DevOps is often depicted as an infinity loop made up 7 stages - one leading to the next, until it loops back round and repeats itself.

A Monitoring stage on that diagram is always show just prior to the Planning stage.

DevOps expects (or rather demands) that post-release Monitoring is used to provide that feedback to drive the planning for the next iteration.

Monitoring is one of the key components.

This isn't just for confidence that our last release went well

This is to understand how the system, and ultimately, the organisation is performing to its goals.

Our Monitoring should be on those aspects that underpin the organisational goals.

We should know how they trend overtime. And which ones require focus to move us to the organisation goals.

That is why its so key to DevOps prior to the planning exercise.

Peter Drucker is credited with the quote:

"If you can't measure it, you can't improve it"

So all that monitoring goes back into our experimental thinking when we plan what to do next.

Thus the DevOps diagram often being represented as an infinity loop.

Sometime you may feel that you don't receive enough "natural traffic" to provide reliable metrics.

In such a case, you may want to look at Synthetic Transactions

Synthetic Transactions are "faked" customer actions. So for example, a fake web order is added to the website.

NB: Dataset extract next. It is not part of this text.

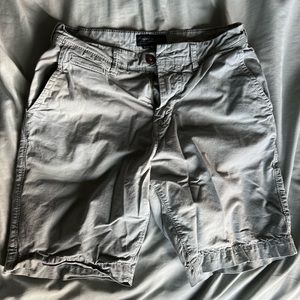 American eagle khaki shorts grey 30 waist next level flex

That Synthetic Transaction can then be used by the monitoring to verify everything is working as expected. For example, if you schedule your fake web order to be created every hour, then if the monitoring does not see one for just over an hour, then it will alert as appropriate.

This is often compared to the canaries used in coal mines. The canary would be an indicator that the air in the mine was no longer breathable and action should be taken.

A word of warning though; Synthetic Transactions can be complex to use - both in technical impact and logic use.

Take our fake web order example; we don't want our fake order to reduce stock so a prospective customer cannot purchase it.

This can lead to its own complications and should be considered carefully before use.

In this podcast, I've introduced Monitoring as complimentary to pre-release Software Testing.

I've talked about it is not only a good way of protecting our systems from release, they are also useful for identify unexpected events during normal running.

I've talked about how we should be monitoring the most important things to our organisation. Those things that underpin our business goals. These things, whatever they are, should be things we want to improve through experimental changes to our system.

Monitoring those things should demonstrate if we are going the right direction with the software product to support the organisations goals.

And I've given the name "metrics" to those things.

And I've also briefly introduced the idea of synthetic transactions as a means of ensuring we have something to measure in low volume environments.